La vittima era di Carbonara, conosciuto negli ambienti criminali con il soprannome ‘Occhione’, ed era arrivato all’ex Divinae con degli amici. Nel corso della serata due gruppi diversi, appartenenti a clan rivali del barese, si affrontano. Interviene la sicurezza, che cerca di espellere tre soggetti: quelli che avevano innescato la lite con il gruppo nel quale c’era Scavo. I tre, però, dall’esterno della porta verde che funge da entrata e via di fuga hanno fatto resistenza e – tirando fuori l’arma, scarrellandola e minacciando di sparare – sono riusciti in qualche maniera a intrufolarsi nuovamente nel locale. Raggiungendo così Scavo e ferendolo mortalmente con un colpo di pistola alla gola. L’intero gruppo di cui facevano parte i killer si è dato poi alla fuga.
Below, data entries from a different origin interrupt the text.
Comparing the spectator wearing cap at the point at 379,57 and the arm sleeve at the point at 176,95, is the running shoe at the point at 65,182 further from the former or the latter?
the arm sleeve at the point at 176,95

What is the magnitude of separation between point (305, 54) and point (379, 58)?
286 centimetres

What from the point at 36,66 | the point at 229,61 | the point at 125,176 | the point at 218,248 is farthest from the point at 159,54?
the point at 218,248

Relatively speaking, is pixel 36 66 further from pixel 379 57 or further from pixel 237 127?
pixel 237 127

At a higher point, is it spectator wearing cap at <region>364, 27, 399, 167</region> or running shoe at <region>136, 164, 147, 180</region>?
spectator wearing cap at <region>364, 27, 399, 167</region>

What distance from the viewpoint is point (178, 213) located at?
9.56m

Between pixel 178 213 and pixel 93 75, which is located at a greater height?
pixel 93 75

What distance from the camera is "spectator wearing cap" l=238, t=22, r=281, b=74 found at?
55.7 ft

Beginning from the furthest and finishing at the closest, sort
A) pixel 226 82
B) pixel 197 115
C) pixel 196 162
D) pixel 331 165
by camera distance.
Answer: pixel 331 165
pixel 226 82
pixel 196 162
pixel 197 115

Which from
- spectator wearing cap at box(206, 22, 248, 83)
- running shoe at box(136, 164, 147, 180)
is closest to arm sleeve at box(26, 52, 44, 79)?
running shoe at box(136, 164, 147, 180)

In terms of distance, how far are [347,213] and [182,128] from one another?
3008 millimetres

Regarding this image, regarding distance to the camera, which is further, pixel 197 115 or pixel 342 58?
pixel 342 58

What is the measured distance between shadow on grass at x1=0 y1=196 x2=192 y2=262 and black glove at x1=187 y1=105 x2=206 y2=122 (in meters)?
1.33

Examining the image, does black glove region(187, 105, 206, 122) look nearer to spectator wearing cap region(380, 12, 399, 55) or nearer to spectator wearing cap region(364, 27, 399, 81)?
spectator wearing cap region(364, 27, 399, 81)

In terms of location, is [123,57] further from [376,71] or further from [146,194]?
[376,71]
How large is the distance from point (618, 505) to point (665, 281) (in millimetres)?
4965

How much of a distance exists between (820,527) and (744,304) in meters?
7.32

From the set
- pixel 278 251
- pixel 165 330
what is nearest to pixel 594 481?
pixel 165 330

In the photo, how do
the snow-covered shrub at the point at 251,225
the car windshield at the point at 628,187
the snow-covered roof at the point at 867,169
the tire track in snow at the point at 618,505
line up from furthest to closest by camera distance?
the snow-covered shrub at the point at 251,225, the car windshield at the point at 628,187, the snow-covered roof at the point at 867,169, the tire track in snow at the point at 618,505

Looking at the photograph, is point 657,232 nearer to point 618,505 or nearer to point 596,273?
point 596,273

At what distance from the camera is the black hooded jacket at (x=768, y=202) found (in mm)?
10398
Sulle tracce di chi ha sparato, adesso, lavorano incessantemente i carabinieri del comando provinciale di Trani e della tenenza di Bisceglie. I militari hanno già acquisito le registrazioni dei sistemi di videosorveglianza, mentre la Direzione Distrettuale Antimafia di Bari ha aperto un fascicolo d’inchiesta per omicidio con l’aggravante mafiosa.